> [Goals]:
- 1) Copy out the listing word for word, from its very first line through the line containing "[607,297,620,321]", with both of those lines included.
- 2) Continue the court opinion on the antitrust indictment from the point where it ends.
— Start Extract —
United States v. National Malleable & Steel Castings Co., 6 F.2d 40 (N.D. Ohio 1924)
July 15, 1924
v.
NATIONAL MALLEABLE & STEEL CASTINGS CO. et al.
District Court, N. D. Ohio, E. D.
A. E. Bernsteen, U. S. Atty., of Cleveland, Ohio.
Squire, Sanders & Dempsey, of Cleveland, Ohio, and Butler, Lamb, Foster & Pope, of Chicago, Ill., for defendants.
WESTENHAVER, District Judge.
This is an indictment charging 52 corporate defendants and 49 individual defendants with the criminal offense of a combination or conspiracy in restraint of interstate trade, in violation of section 1, Act of July 2, 1890, commonly known as the Sherman Anti- *41 Trust Act (Comp. Stat. § 8820). Of the individual defendants, the following have appeared, and have filed motions to quash and demurrers to the indictment, viz.: S. L. Smith, J. C. Haswell, H. B. Parker, G. H. Thompson, E. E. Walker, J. P. Kennedy, H. Luedinghaus, Jr., T. W. Ludlow, J. L. Simmon, E. T. Ward, R. E. Pelt, and C. F. La Harche. Of the corporate defendants, the following have also appeared, and have filed motions to quash and demurrers to the indictment, viz.: National Malleable & Steel Castings Company, the National Malleable Castings Company, the Dayton Malleable Iron Company, the Albion Malleable Iron Company, the Columbus Malleable Iron Company, the Erie Malleable Iron Company, the Kennedy Corporation, the Meeker Foundry Company, Springfield Malleable Iron Company, Warren Tool & Forge Company, and American Malleable Castings Company. Certain other corporate defendants, 30 in all, upon whom subpnas or summons to appear and answer have been served, have appeared specially and have filed motions to quash service of summons. Four other corporate defendants have not been served, and two other corporate defendants have not been found.
— End Extract —
— Start Given information —
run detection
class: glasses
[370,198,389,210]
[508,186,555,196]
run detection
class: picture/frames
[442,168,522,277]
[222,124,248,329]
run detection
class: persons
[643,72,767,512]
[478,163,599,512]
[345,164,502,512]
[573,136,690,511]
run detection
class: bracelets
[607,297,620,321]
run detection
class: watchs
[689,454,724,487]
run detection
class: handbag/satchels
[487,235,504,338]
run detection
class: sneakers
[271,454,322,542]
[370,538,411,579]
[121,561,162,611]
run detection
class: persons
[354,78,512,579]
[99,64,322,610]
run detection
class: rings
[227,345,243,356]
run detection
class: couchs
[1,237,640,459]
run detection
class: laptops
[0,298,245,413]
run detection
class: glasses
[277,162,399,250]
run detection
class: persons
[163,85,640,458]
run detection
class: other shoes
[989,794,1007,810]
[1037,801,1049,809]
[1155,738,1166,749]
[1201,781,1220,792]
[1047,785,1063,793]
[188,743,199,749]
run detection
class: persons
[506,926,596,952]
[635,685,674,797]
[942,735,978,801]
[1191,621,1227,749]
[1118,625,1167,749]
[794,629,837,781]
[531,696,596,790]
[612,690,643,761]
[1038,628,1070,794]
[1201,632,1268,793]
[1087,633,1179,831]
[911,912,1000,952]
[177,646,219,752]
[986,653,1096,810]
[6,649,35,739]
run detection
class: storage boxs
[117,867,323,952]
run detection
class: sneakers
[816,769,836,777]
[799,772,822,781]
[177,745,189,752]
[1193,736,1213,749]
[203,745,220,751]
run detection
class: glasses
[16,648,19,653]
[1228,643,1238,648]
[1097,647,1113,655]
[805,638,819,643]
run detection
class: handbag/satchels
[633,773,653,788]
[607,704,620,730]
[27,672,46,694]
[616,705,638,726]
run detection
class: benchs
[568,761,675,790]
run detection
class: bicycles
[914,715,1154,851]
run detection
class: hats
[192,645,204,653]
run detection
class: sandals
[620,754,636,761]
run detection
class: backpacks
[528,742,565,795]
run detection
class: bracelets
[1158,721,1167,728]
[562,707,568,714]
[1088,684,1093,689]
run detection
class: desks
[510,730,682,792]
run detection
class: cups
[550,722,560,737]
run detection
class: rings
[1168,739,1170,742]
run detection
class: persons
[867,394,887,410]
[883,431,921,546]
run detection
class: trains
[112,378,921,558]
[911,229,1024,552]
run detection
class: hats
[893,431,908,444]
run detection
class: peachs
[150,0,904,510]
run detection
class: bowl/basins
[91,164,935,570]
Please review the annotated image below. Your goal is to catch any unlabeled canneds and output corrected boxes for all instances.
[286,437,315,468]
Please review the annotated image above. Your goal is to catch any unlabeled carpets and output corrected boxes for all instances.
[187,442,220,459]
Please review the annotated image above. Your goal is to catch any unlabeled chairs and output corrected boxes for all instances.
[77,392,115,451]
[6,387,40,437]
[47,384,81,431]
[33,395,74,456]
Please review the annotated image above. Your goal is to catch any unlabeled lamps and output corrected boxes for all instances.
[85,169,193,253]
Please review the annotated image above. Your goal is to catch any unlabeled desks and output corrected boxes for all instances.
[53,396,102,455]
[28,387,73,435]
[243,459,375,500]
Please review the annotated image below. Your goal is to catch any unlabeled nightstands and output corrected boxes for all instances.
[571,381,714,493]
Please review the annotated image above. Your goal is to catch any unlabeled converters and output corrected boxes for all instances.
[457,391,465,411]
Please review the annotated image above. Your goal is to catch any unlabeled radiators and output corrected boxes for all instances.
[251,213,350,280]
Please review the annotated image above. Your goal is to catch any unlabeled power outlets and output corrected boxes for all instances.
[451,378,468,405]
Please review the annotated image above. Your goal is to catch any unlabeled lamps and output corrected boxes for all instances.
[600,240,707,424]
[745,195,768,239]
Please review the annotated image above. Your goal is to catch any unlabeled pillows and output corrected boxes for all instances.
— End Given information —
> [Answers to the exercises]:
- 1)
run detection
class: glasses
[370,198,389,210]
[508,186,555,196]
run detection
class: picture/frames
[442,168,522,277]
[222,124,248,329]
run detection
class: persons
[643,72,767,512]
[478,163,599,512]
[345,164,502,512]
[573,136,690,511]
run detection
class: bracelets
[607,297,620,321]

- 2)
In support of the motion to quash and the demurrers to the indictments, the same objections are urged alike by the individual and corporate defendants. Twenty-six separate grounds or reasons are assigned why the indictments are insufficient. Some are to form and others are to substance. No useful purpose will be served by dealing separately with these several objections. It will be sufficient to state my conclusions and sufficient of my reasons to show the basis on which my conclusions are rested.
In my opinion, after due consideration of all objections urged and an examination of the adjudged cases, the indictment is unexceptionable, both as to form and substance. It states adequately the venue of the crime charged as within the jurisdiction of this court. The crime is adequately alleged to be a continuing conspiracy, in which all of the corporate and individual defendants have been during the past five years and still are engaged, and is not, therefore, barred by the statute of limitations. The criminal participation of the individual defendants, as officers having the active management, direction, and control of the interstate trade and business of the corporate defendants engaged in the illegal combination or conspiracy, is sufficiently averred, within the authorities and within the terms of section 14, Act Oct. 15, 1914, known as the Clayton Act (Comp. Stat. § 8835m). The elements of the crime are not only charged in the language of the statute, but the means whereby the combination or conspiracy is and has been formed and carried on, and the details thereof adequate to identify the specific combination or conspiracy, and to enable the defendants to prepare for trial and to protect them against a new prosecution in the event of acquittal or conviction, are likewise all set forth with particularity and definiteness. If the allegations of the indictment are proved, each and all of the defendants are guilty of a violation of section 1 of the Sherman Act.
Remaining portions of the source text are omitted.